Die Warnung dient vor allem dem Ziel, die sowieso schon sprudelnden Einkünfte des Konzerns durch politischen Druck auf die CDU und gegen die Grünen und die Linkspartei zu mehren. Die CDU müsse aufpassen, in einer Koalition mit den Grünen nicht ihre Identität zu verlieren, sagt Großmann und meint damit vor allem, dass ökologische Ziele für eine "Wirtschaftspolitik mit Augenmaß" klein gehalten werden müssen. "Schon heute haben wir enorme Probleme", beklagt sich der Konzernchef, "neue moderne Kraftwerke zu bauen, die alte Anlagen ersetzen. Wir riskieren damit steigende Preise und verzichten auf höhere Wirkungsgrade und mehr Umweltschutz."

Gefordert wird nicht uneigennützig, weiterhin auf Braunkohle und Kernenergie zu setzen, zudem sollen "Politik und auch die Bürger ihren Widerstand gegen den Neubau von Kraftwerken aufgeben – sonst drohen Engpässe und Blackouts!"

Großmann hat gerade erst wieder für 2 Millionen Euro RWE-Aktien gekauft. Vielleicht dämmert dem Konzernchef, dass langfristig die Vormachtstellung der vier Energieriesen in Deutschland bröckeln könnte, weswegen man Katastrophenszenarien an die Wand malt und sich bekanntlich beim Ausbau der Netze zurückhält, aber gleichzeitig gerne die Stromnetzentgelte erhöht.
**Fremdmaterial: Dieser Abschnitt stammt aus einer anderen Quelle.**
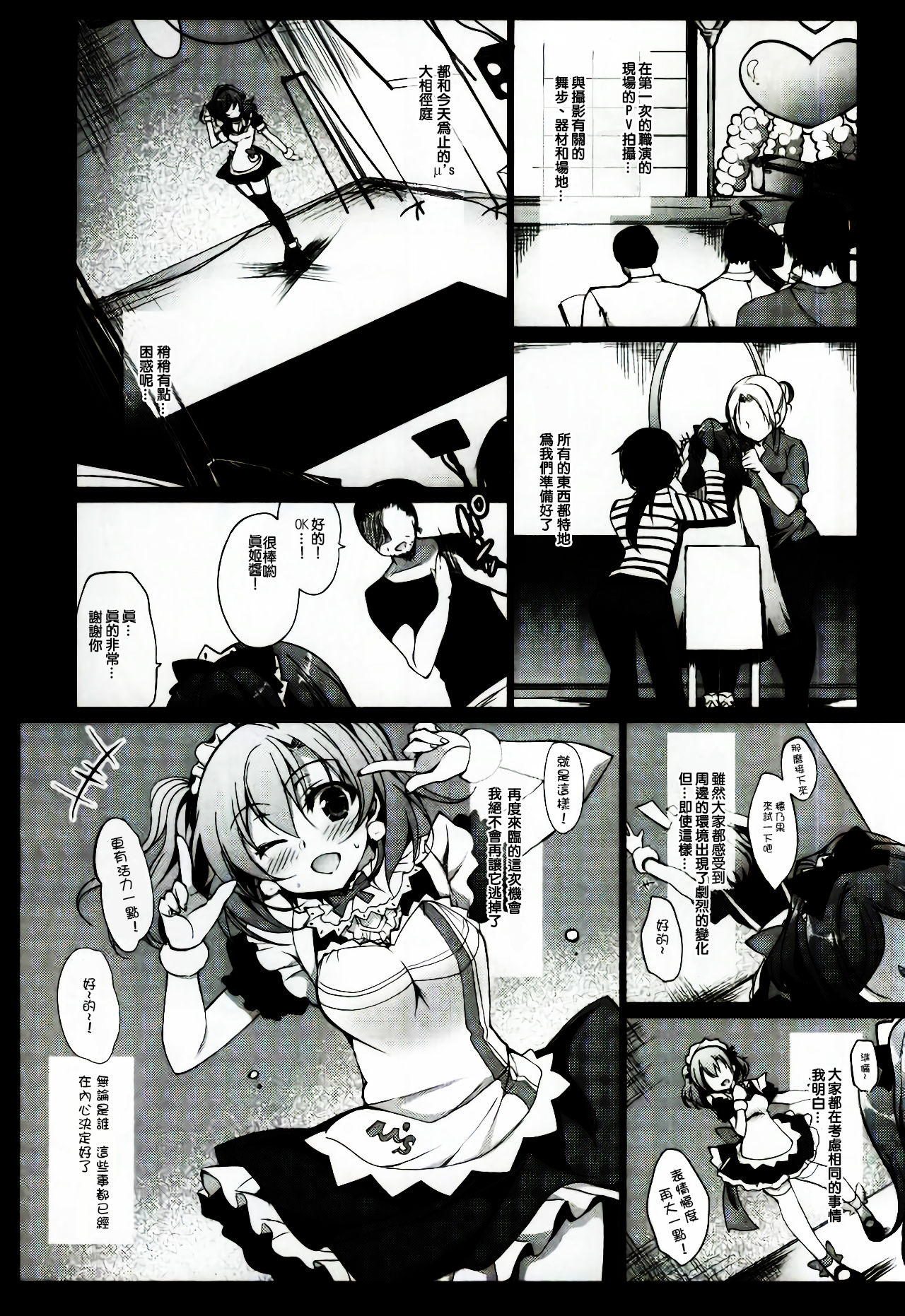 MAKIPET 2 page 7 full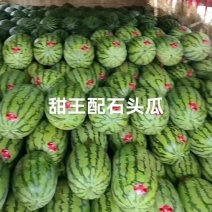 西瓜，桃子梨子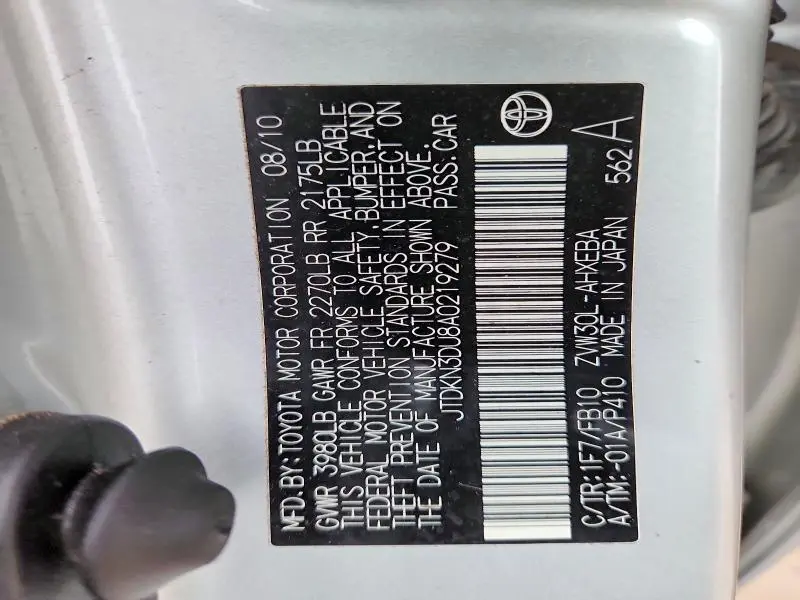 2010 TOYOTA PRIUS II  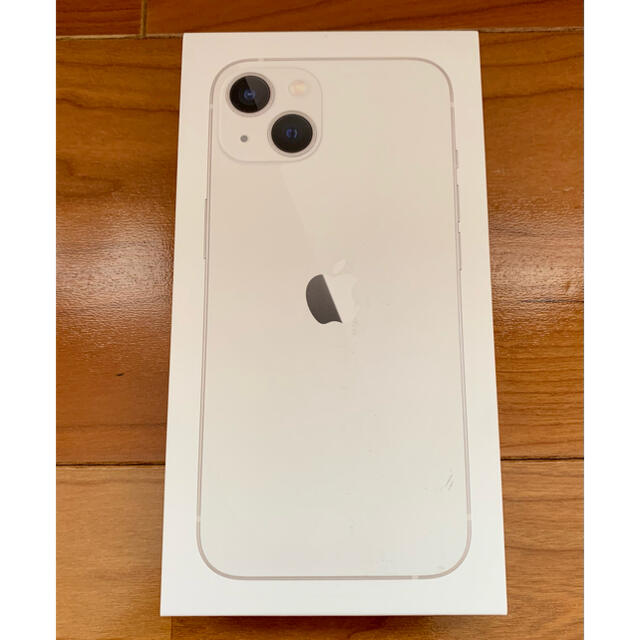 iPhone - iPhone 13 512GB 箱のみ (0975)の通販 by ビラロ's shop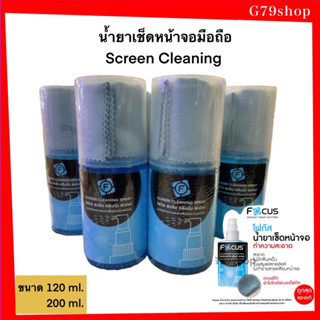 Focus น้ำยาทำความสะอาดหน้าจอ โฟกัส Screen Cleaning Spray ขนาด 120ml  มือถือ เท็บเล็ตเลนส์กล้องหน้าจอคอมพิวเตอร์และแว่นตา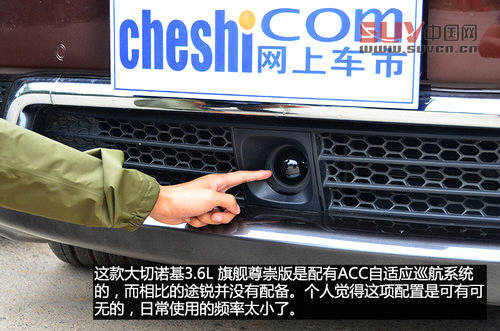 硬漢與俊男 Jeep大切諾基對比大眾途銳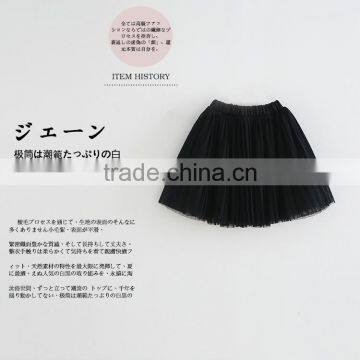 S16262A Model Girls Cheap Fashion Gauze Tutu Skirts photo-4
Die Bundesnetzagentur hatte erst kürzlich wieder kritisiert, dass die Übertragungsnetze nicht ausreichend ausgebaut werden und es deswegen zu Stromausfällen kommen kann.

3,6 Prozent der Kunden, das ist eine Viertelmillion, hat RWE im letzten Jahr an andere Stromanbieter verloren. Auch wenn Großmann am Freitag noch mit einem Umsatz von über 42 Milliarden und einem betrieblichen Ergebnis von 6,5 Milliarden Euro große Gewinne für das letzte Jahr verkünden konnte, musste er die Aussichten für die nächsten Jahre etwas dämpfen. Auch zu diesem Anlass klagte Großmann, dass das Klima rauer für RWE werde und daran vor allem die Politik Schuld sei, die wegen der steigenden Energiepreise Druck zur Herabsetzung der Netzengelte ausübt und das Kartellrecht verschärft:

Unter dem Strich sehen wir uns einer Energiepolitik ausgesetzt, die sehr viel Wert legt auf Ökologie, aber zu wenig auf Ökonomie und Versorgungssicherheit. Damit hält Deutschland an seinem Sonderweg fest: Bei ambitionierten CO2-Minderungszielen soll es beim Ausstieg aus der Kernenergie bleiben. Dies wird unweigerlich dazu führen, dass die politisch bedingten Strompreisbelastungen weiter steigen.